■ Work required
Find the line with "4ct Monogram Wedding Mason Jars" in the entries below, then output every line from it down to the line with "Bilde fra The James Madison Inn", exactly and with no pictures.

■ Extracted information
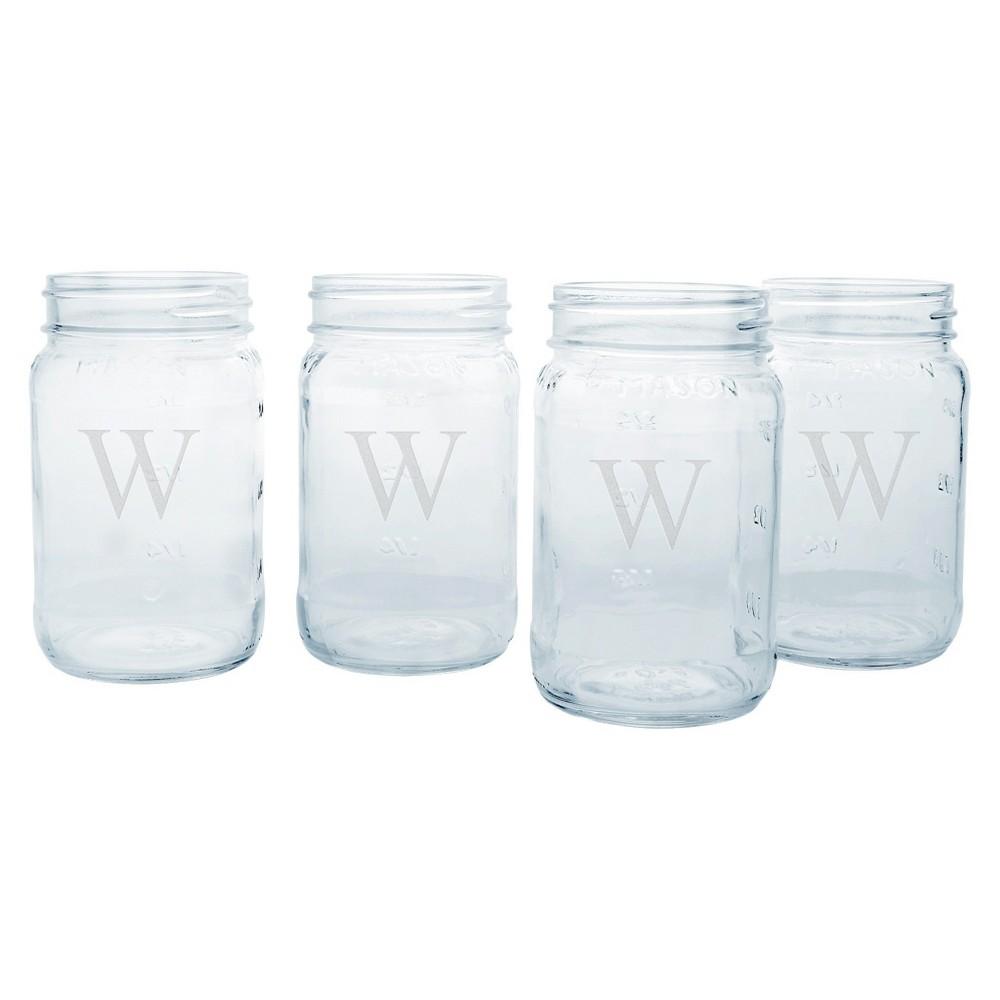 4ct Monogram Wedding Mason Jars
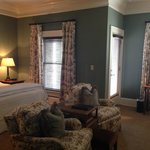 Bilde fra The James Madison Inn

* * *

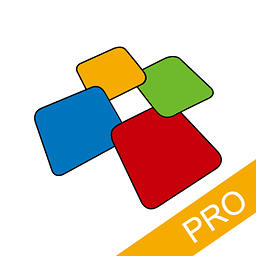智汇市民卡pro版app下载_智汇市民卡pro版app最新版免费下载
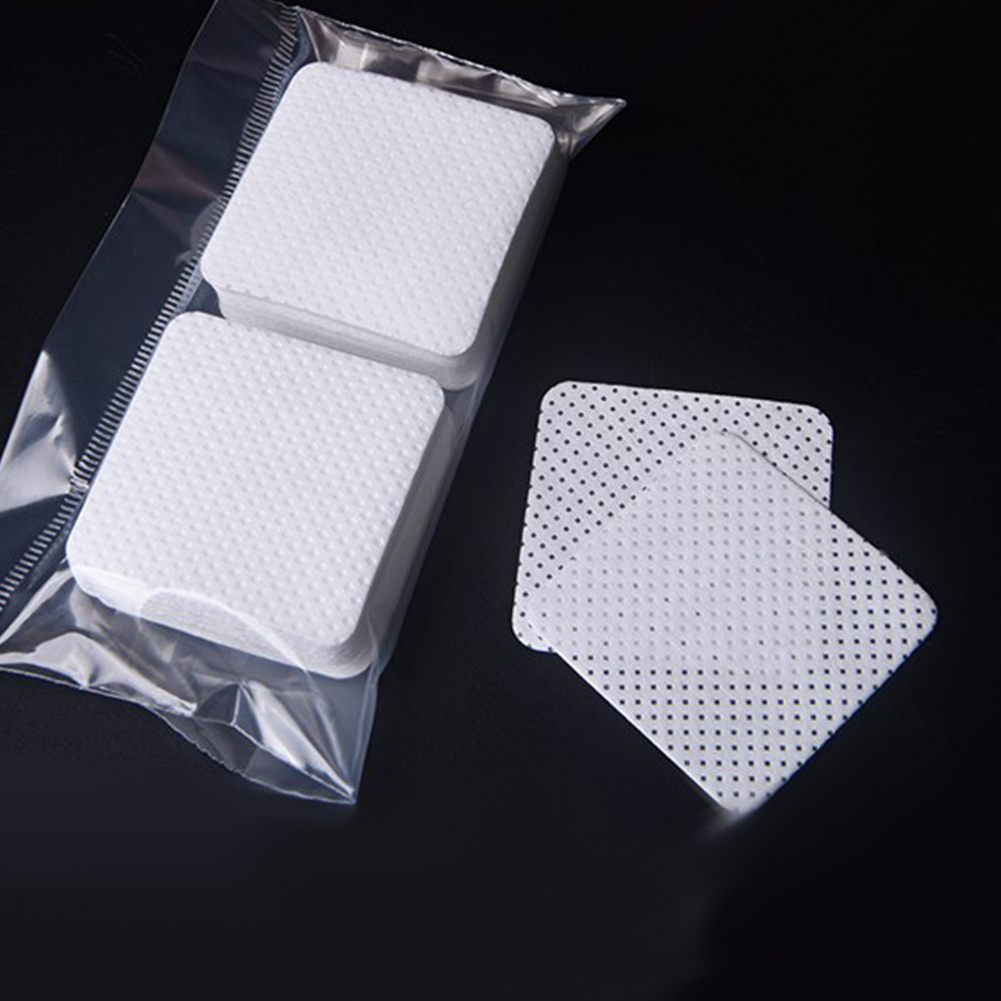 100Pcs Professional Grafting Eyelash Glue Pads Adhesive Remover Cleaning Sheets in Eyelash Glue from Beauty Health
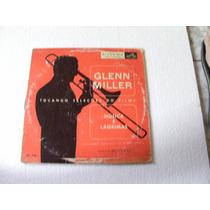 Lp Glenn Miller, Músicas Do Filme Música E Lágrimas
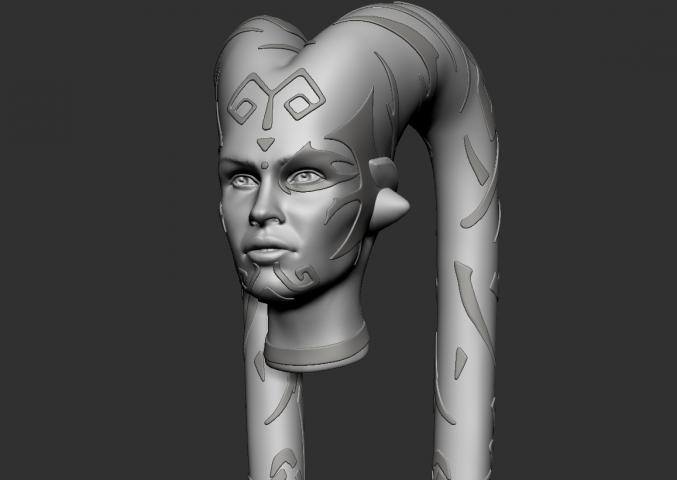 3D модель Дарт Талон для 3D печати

■ Completed task
 4ct Monogram Wedding Mason Jars
 Bilde fra The James Madison Inn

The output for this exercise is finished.